What Is Marital Property?

When going through a divorce, one of the most complicated steps can be the separation of property. For divorces that raise equitable distribution claims, the court will want to know what marital property exists so the property can be split between the parties. Before any property can be distributed, the first step is to decide what marital property exists.

In Pennsylvania, marital property has been defined to include all property acquired by either party during the marriage. Martial property can also include the increase in value of any non-marital property that was acquired prior to the marriage or any gift received. For example, if one party bought some property before getting married, then that property is not marital property as it was acquired before the marriage. However, if that property was worth $1000 on the date of marriage, and $2000 at the time of separation, then the increase in value of $1000 may be considered marital property that must be divided during the divorce.

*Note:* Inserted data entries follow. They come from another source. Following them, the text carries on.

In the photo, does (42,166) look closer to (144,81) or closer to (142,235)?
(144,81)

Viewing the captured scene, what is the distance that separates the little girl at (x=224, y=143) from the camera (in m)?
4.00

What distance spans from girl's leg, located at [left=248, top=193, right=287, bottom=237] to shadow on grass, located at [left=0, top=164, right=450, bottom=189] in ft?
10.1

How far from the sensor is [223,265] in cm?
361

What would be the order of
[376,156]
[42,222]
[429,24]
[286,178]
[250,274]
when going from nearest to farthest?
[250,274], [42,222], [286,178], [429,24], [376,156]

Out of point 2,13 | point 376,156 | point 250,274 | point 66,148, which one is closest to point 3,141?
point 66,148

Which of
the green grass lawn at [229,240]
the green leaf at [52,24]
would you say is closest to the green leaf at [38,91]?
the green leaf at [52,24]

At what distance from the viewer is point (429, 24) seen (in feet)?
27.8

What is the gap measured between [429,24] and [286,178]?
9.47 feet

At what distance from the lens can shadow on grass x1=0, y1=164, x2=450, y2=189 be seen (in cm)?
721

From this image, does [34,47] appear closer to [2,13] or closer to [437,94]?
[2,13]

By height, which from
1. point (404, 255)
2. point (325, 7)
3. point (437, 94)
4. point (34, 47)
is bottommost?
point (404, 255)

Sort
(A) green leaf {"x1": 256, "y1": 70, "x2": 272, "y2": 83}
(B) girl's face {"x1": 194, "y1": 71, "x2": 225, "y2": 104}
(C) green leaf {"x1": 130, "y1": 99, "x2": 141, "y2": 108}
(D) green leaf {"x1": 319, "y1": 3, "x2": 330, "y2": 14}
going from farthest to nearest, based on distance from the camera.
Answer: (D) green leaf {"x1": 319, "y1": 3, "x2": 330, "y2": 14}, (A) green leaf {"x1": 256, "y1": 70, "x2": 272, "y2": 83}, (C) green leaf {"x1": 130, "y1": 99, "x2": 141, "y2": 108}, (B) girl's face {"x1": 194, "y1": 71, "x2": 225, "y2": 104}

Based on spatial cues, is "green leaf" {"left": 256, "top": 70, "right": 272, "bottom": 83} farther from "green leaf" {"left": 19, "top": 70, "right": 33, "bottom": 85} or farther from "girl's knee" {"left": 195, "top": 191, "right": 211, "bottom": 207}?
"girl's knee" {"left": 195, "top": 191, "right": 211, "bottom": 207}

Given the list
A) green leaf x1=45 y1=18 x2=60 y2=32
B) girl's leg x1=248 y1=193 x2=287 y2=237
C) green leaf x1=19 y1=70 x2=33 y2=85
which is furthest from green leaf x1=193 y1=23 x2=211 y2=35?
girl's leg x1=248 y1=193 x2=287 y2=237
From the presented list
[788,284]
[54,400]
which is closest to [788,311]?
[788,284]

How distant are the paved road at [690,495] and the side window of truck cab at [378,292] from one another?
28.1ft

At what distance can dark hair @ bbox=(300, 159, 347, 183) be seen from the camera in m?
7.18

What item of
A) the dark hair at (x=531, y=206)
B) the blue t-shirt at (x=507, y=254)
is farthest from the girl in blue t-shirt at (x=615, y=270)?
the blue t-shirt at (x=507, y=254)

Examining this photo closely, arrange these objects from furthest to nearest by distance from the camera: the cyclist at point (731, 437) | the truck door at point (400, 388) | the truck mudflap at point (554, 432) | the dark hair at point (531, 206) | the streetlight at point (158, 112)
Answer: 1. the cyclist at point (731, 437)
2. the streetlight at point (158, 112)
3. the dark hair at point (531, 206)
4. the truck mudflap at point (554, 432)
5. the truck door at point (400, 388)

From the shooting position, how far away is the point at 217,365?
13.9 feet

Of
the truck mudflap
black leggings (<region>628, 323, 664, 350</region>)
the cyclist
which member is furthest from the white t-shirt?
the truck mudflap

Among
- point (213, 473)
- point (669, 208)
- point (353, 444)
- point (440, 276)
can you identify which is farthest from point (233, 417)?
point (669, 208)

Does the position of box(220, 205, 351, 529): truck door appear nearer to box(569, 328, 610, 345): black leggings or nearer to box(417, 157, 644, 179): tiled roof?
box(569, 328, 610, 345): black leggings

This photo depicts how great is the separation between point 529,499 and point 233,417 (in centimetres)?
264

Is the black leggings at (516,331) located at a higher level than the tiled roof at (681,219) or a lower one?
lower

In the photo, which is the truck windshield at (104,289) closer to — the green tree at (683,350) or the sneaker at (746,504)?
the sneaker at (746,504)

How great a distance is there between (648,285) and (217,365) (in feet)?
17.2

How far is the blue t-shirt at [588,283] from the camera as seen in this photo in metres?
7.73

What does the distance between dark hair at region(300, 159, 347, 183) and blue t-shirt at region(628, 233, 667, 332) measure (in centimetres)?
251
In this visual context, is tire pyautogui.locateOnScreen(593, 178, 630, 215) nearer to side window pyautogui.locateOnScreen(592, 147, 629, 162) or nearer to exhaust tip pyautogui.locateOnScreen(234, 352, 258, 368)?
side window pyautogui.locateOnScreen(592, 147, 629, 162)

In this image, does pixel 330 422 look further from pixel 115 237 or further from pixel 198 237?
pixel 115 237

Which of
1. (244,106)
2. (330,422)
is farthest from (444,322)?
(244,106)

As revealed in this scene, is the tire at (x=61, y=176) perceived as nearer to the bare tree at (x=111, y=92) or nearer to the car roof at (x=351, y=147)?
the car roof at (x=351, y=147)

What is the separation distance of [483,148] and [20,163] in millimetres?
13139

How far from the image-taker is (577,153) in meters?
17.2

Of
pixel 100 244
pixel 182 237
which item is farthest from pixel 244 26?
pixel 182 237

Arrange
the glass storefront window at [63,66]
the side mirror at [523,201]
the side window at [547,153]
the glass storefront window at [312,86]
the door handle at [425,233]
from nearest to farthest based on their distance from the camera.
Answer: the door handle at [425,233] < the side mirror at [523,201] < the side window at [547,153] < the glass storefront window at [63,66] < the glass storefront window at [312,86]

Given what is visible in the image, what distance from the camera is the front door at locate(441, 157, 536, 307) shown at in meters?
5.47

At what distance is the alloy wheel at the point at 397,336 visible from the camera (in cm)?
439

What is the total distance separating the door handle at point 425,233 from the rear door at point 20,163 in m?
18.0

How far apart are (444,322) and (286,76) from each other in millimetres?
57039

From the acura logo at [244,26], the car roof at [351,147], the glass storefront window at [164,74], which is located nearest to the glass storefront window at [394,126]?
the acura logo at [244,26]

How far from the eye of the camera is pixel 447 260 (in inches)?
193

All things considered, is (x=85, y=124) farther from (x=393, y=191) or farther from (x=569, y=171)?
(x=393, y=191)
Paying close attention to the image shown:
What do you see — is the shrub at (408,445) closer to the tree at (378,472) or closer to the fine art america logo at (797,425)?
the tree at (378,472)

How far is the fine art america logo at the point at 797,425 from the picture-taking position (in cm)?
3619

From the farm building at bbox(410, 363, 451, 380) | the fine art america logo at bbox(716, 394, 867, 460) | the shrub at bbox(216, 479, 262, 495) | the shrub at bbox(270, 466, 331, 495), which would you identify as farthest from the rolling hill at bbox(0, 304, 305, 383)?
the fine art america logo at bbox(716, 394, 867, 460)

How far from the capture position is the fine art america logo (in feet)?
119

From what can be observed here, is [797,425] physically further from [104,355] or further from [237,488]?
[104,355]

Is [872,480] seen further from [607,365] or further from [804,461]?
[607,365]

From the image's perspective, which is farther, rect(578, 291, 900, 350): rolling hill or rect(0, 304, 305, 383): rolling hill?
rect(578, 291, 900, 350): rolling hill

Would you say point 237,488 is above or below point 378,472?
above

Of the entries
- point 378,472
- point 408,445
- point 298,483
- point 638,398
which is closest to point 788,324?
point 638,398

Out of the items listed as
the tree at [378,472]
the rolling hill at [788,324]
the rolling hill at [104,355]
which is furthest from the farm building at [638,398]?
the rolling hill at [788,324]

Pennsylvania also has a list of property that is considered non-marital by nature. Non-marital property can include any property acquired prior to the marriage, any gift given to one spouse by a third party, and any property excluded by operation of a prenuptial or postnuptial agreement. Also, property acquired after the date of separation is not considered marital property as long as it was not exchanged for marital assets. Some veteran benefits may also be excluded from the marital property pool. Also, any payment received as a result of an award or settlement for a claim that occurred prior to marriage or after the date of separation will be considered non-marital.